------ Passage

The EU has failed and even violated the Treaty,” said Daniel Cohn-Bendit, co-chair of the Greens/European Free Alliance group in the European Parliament and a leader of the recently-established Spinelli Group, which launched the first Shadow European Council ahead of the EU leaders summit this week (24-25 March).

The total lack of consistency in foreign policy has made the European Union look ridiculous, claimed Cohn-Bendit, presenting the Shadow Council conclusions. He stressed that the different positions and votes of EU countries on the UN resolution authorising a no-fly zone over Libya was “absurd”.

Tripping over the Lisbon Treaty

According to the Spinelli Group, which defends a pro-European approach against the tendency of member states to resort to intergovernmentalism in European decision-making, the EU has disregarded Article 34 of the Lisbon Treaty.

The article stipulates that member states should coordinate their action in international organisations and conferences and that the High Representative, currently Baroness Catherine Ashton, should organise such coordination.

Slamming both Ashton and other EU leaders, Cohn-Bendit noted that the European Parliament would from now on demand greater action from the EU foreign affairs chief. “She can’t just give us her agenda and tell us about the people she has met: that is not enough,” he said.

On tackling the Arab revolt and especially the Libya crisis, there has been a total lack of initiative, echoed Guy Verhofstadt, leader of the liberal ALDE group in the European Parliament, who appears to be the group’s frontman alongside Cohn-Bendit.

“It is not enough to say we are concerned, there needs to be concerted action,” said Verhofstadt.

“We ask for this coordination to urgently start. We finally need a European foreign policy,” read the Spinelli Group conclusions, pointing to the fact that the Arab revolts are fighting for the same universal values that Europe stands for and need to be nurtured.

Such an approach is even more pressing now that revolts are also deteriorating in Bahrain and Syria, which are not even on this week’s European Council agenda, added Verhofstadt, who called as a first step for specific sanctions to be imposed against the regime and, in the case of Syria, for partnership negotiations to be suspended.

Not only balanced budgets

Referring to the eruozone crisis, Verhofstadt repeated once more his views that balanced budgets and fiscal discipline alone will not deliver greater wealth: more investment is needed to spur growth in the 27 member states.

------------
------ Data provided

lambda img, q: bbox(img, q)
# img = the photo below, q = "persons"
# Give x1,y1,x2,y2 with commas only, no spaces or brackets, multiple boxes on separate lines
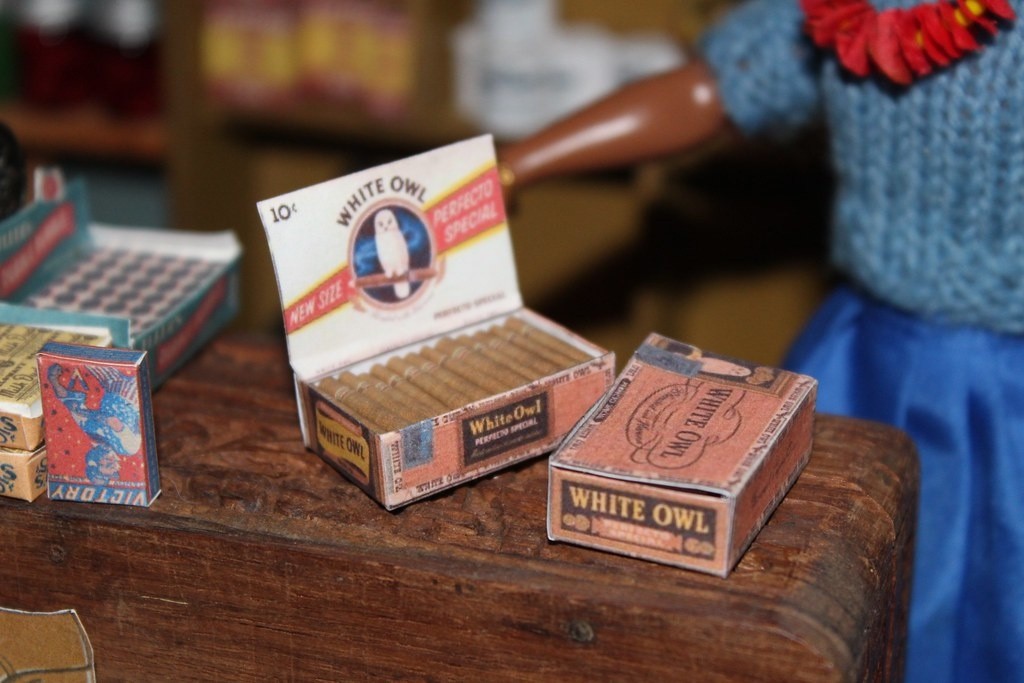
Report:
493,2,1024,683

------------

# Work to complete
(1) Transcribe the stretch of the Shadow European Council article from "Not only balanced" through "27 member states.".
(2) Which article of the Lisbon Treaty does the Spinelli Group say the EU has disregarded, according to the Shadow European Council article?
(3) Continue the Shadow European Council article past its final sentence.
The listing is unrelated to the Shadow European Council article.

# Task answers
(1)
Not only balanced budgets

Referring to the eruozone crisis, Verhofstadt repeated once more his views that balanced budgets and fiscal discipline alone will not deliver greater wealth: more investment is needed to spur growth in the 27 member states.

(2) Article 34.

(3)
The Shadow European Council concurred that the EU must launch an ambitious 10-year investment plan worth over €4 trillion, to be raised mostly from the private sector.

The idea is to issue EU project bonds to boost modernisation and the transition to a low-carbon economy. Such investments would include education, transport and energy infrastructure.

With the EU limited budget and austerity plans being followed in the member states, such plans might seem to face large obstacles. But the initiative has actually received the backing of the president of the European Commission himself.

Speaking to the Parliament in December, José Manuel Barroso pledged to “insist” on tabling plans to introduce EU project bonds to fund infrastructure in Europe, as an alternative to the controversial idea of Eurobonds.

For a Federal Act for economic governance

The Shadow Council also stamped its feet over economic governance and called for the establishment of a federal policy for economic convergence in the euro zone.

“The failure of previous efforts at economic recovery suggests that the intergovernmental method whereby the states monitor and control the process does not work,” read the conclusions, which spell out the need for a proactive European Commission that must be able to impose corrective measures and sanctions.

Some will argue that calls for such a Federal Act are destined to remain wishful thinking, but Verhofstadt argues that the Act includes the current six proposals on economic governance and the pact for the euro, on which the Parliament has co-decision powers — at least on four of them.

“The pact for the euro is too little, too late. The heads of state and government lack a global vision and are distracted by short-term solutions. A better long-term approach is required,” said members of the Shadow European Council.